Given that raw votes hardly changed for Bullock and Tester, it is clear that the apparent “persuasion” that Tester gained with white voters is in large part confounded by low rural white turnout.
Even as Republican votes increased by over 40% between 2018 and 2020, the number of Democratic votes on the reservations stayed the same. This is with thousands of nonvoting Native American voters, who likely lean Democratic to some degree, staying off the voter rolls. To counter a likely increase in white and Republican turnout due to a presidential year, Democrats would be wise to tap into the small but dark-blue pool of untapped Native voters.
To illustrate a crude simulation of the math, let us assume that in the Flathead Reservation, 35% of Democratic voters are white and 65% are Native. On the other 6 reservations, we will assume splits of 1% and 99% respectively. Using the voting-age population statistics, we find the following numbers.

In total, this adds up to an upper bound of roughly 14,000 votes that the Democrats can net from Native reservations that they do not currently have. Obviously, reservation voters are not monolithically Democratic, and many low-propensity voters may be Republican-leaning. But here is a table of the votes that would be netted to the Democrats at different partisan splits, along with the percentage that this vote margin would shave off from the actual results of the 2020 Senate race, which was decided by 61,000 votes.

Using very conservative assumptions, it is likely that extra Native turnout could boost Democrats statewide by up to 2 percent, with an absolute theoretical maximum of around 2.5%. This is a full quarter of the statewide margin in the 2020 Senate race – certainly not nothing. At a congressional district level, given that the reservations are roughly evenly distributed between districts 1 and 2, this boost should not be concentrated in a particular district assuming equal efforts in all areas.

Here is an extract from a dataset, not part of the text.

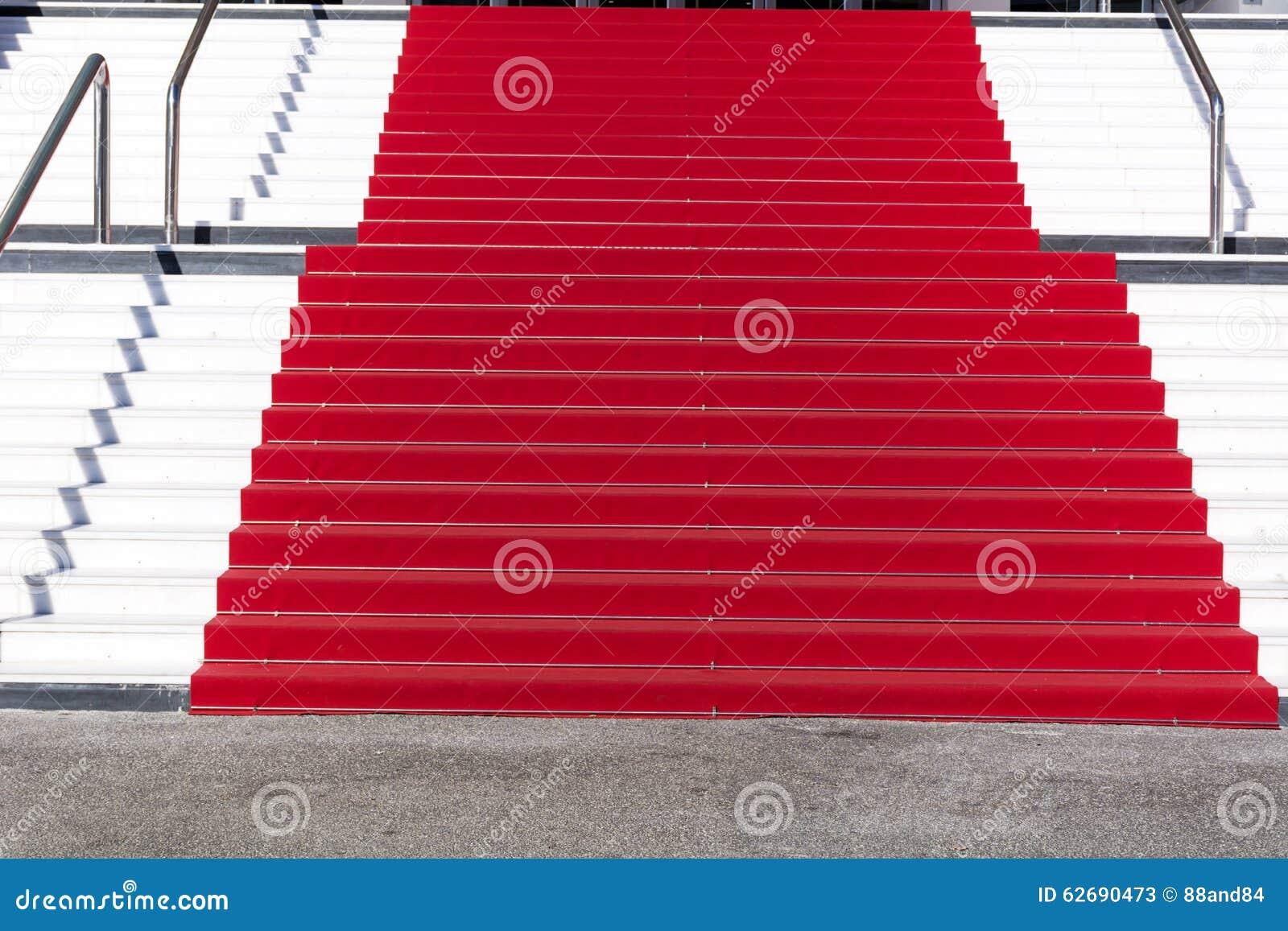 Rood tapijt in Cannes, Frankrijk Stairs van bekendheid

Some caveats must be declared. First, racial polarization is a well-observed phenomenon near Native reservations, but there are Native Republicans and white Democrats in these areas. Second, observing polarization in quantifiable detail is made exceedingly difficult due to the relative dearth of precincts inside each reservation, as well as the latent turnout variations.
In addition, the Montana Democratic coalition is reliant on more than *just* Native turnout in reservations. But Native reservations do pack a punch — while Ryan Zinke’s 3.3% win in MT-01 pictured below is outside the margin where Native turnout could have decisively changed the outcome, stronger outreach by Monica Tranel could have made it far closer, similar to the Colorado 3rd race further south along the Continental Divide.

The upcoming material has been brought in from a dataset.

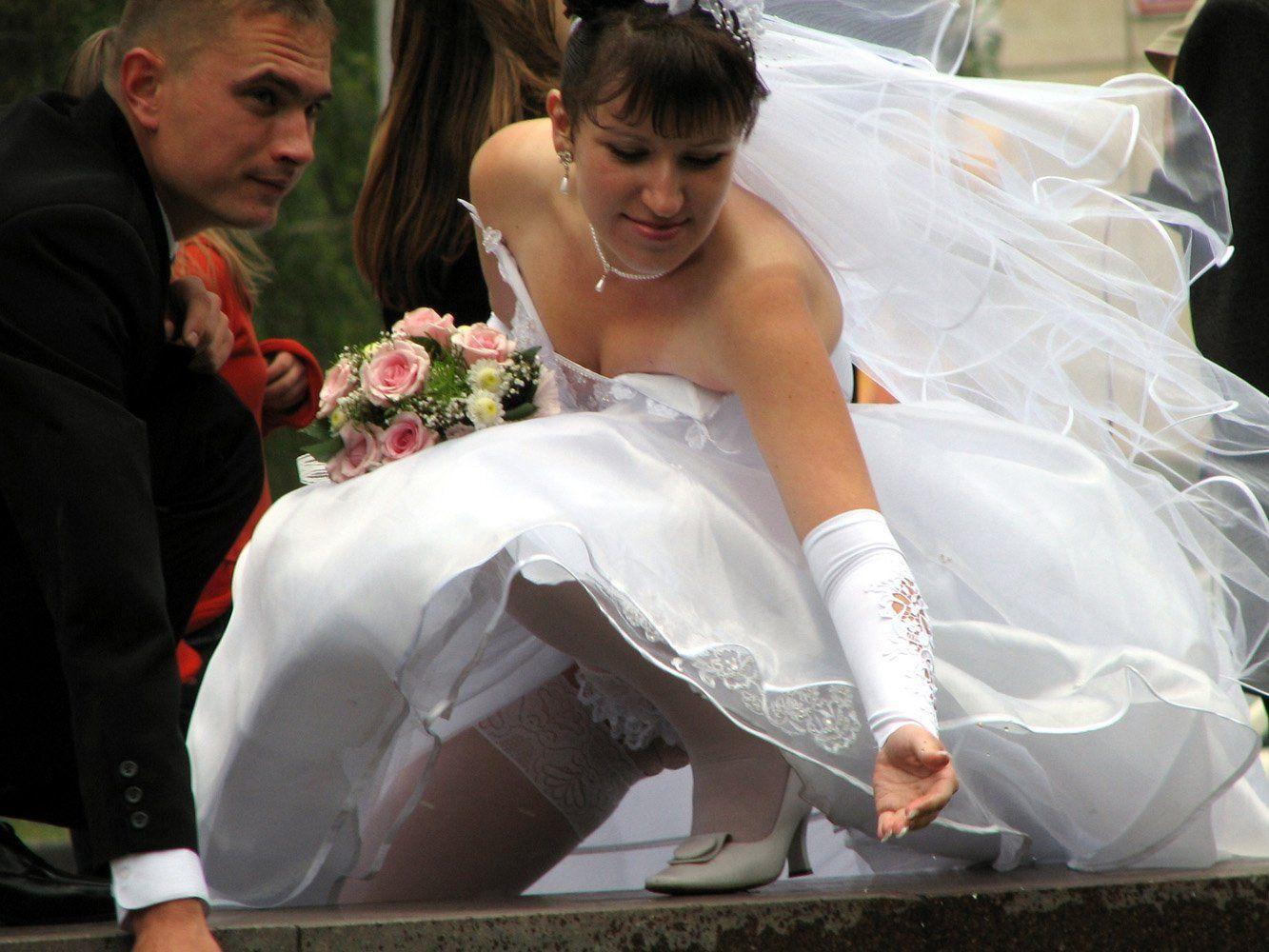 Невеста без трусов под юбкой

In conclusion — Native voters are a varied and diverse linchpin of the Democratic coalition in Montana. As 6.6% of the state, their votes are crucial. For Jon Tester to win in 2024, he has to maintain crossover Republican support from rural whites in enough magnitude — but if he can do enough of that, a strong operation in Indian Country may come through to pull him over the line. Democrats have their work cut out for them walking the red-state tightrope, but as an 18-year incumbent with strong established relationships all over the Treasure State, he might be the one to pull it off.